Les grands groupes ont-ils la souplesse nécessaire pour bien accueillir chaque nouvelle génération culturelle de jeunes salariés ?

P. H. : Une nouvelle génération, comme la génération Y, a des attentes et des ambitions différentes de celles des générations précédentes. L’entreprise découvre qu’en termes d’ambition personnelle, de plaisir au travail, d’accomplissement, les attentes sont de plus en plus diverses. Cela remet en question nos pratiques managériales et nos modes de fonctionnement.
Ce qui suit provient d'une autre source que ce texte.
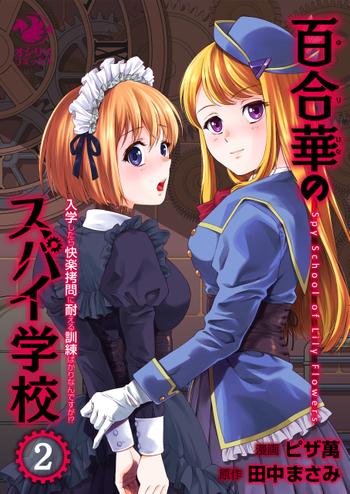 最新刊をストアで購入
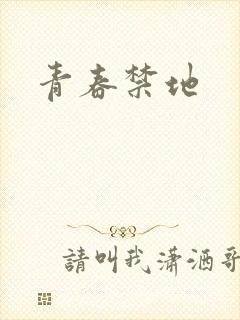 青春禁地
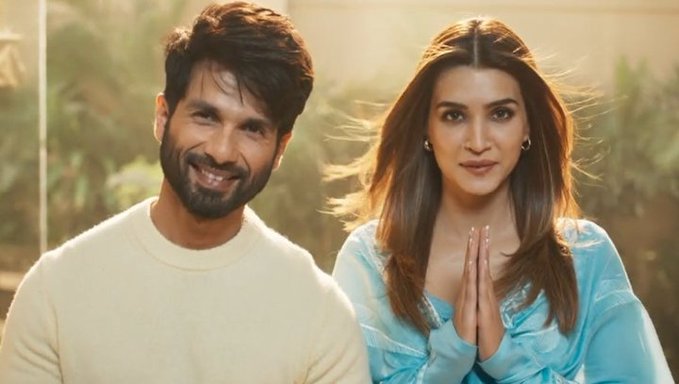 Teri Baaton Mein Aisa Uljha Jiya backdrop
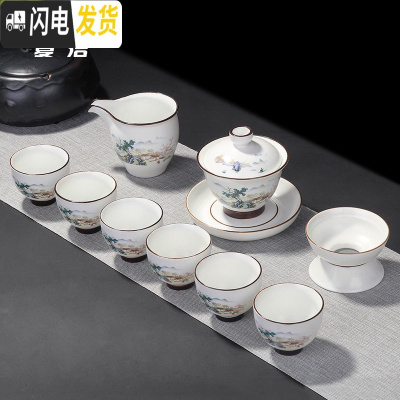 三维工匠定窑亚光茶具套装整套家用客厅功夫茶具陶瓷茶壶盖碗泡茶杯白瓷 10头脂白高足碗(山水人家)+壶承
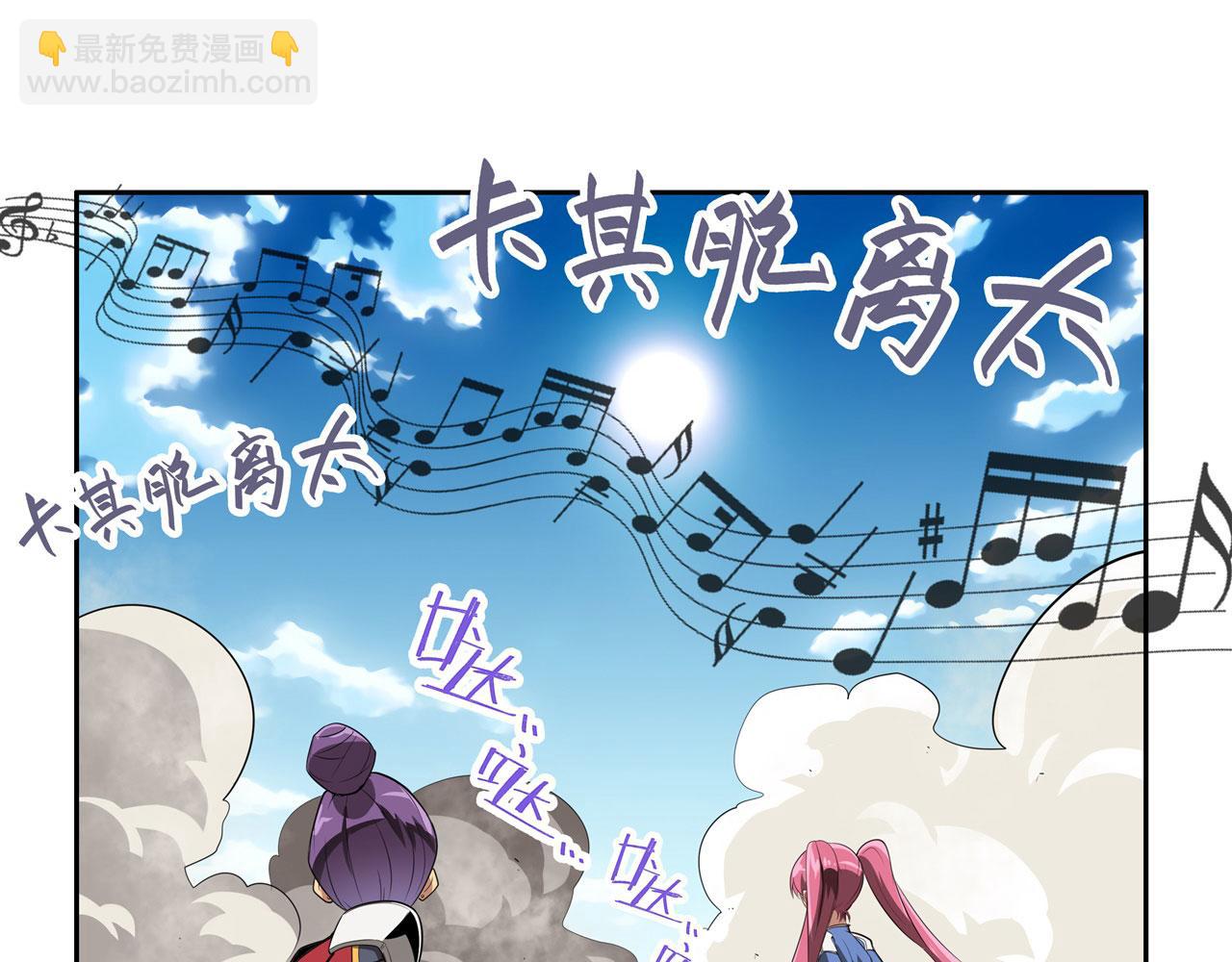 第446话 万稽朝宗121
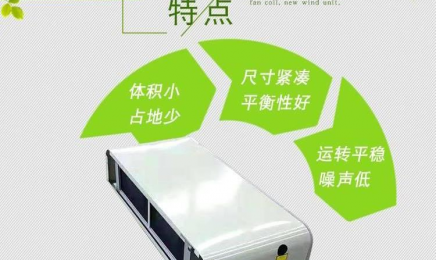 卧式明装风机盘管 家用空调三速 水冷水暖盘管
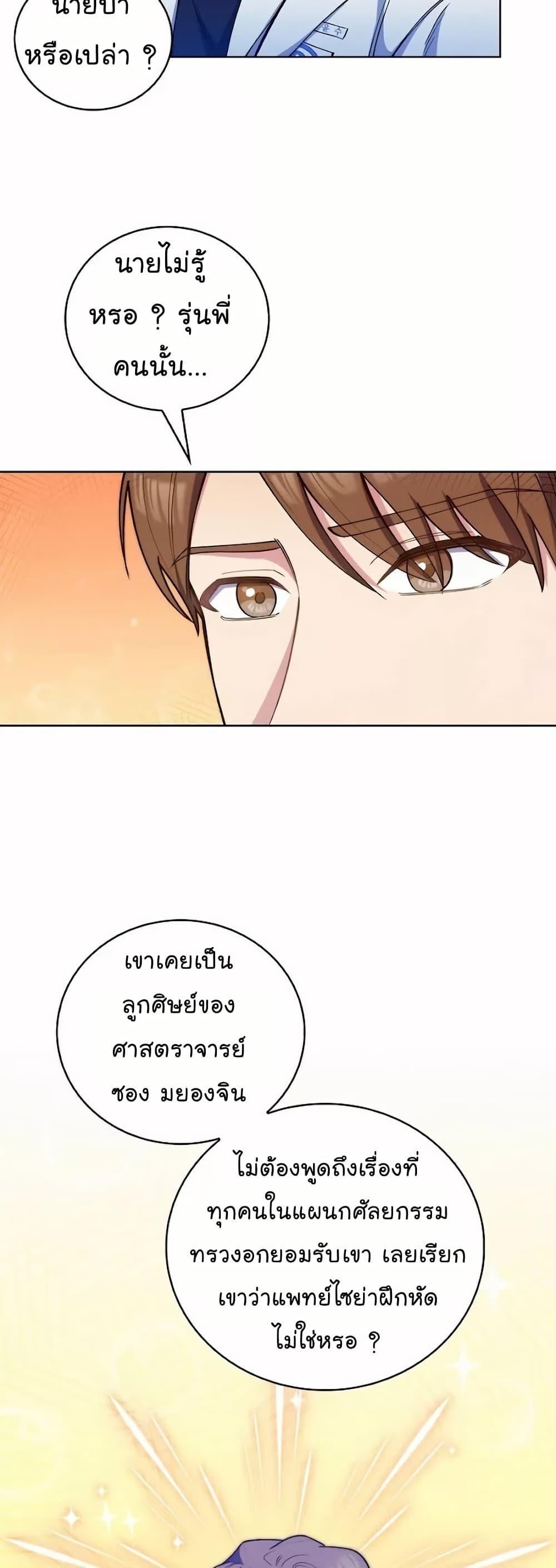 Level-Up Doctor ตอนที่ 52 47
C’est une opportunité pour nos managers de développer des compétences de coaching parallèlement au développement de l’expertise technique de leurs collaborateurs. être une grande organisation doit nous permettre de proposer des parcours professionnels plus riches, grâce à des opportunités professionnelles plus nombreuses et plus variées.

La proportion de plus de 55 ans a-t-elle augmenté ces dernières années dans vos effectifs ?

P. H. : Non, elle est globalement stable.

Y a-t-il sur vos activités, en termes d’emploi, une pression déflationniste ?

P. H. : Oui. Nous sommes sur un marché mature et en faible croissance. Cela affecte forcément les tendances en termes d’emploi. On ne peut espérer des croissances en volume équivalentes à celles des pays émergents.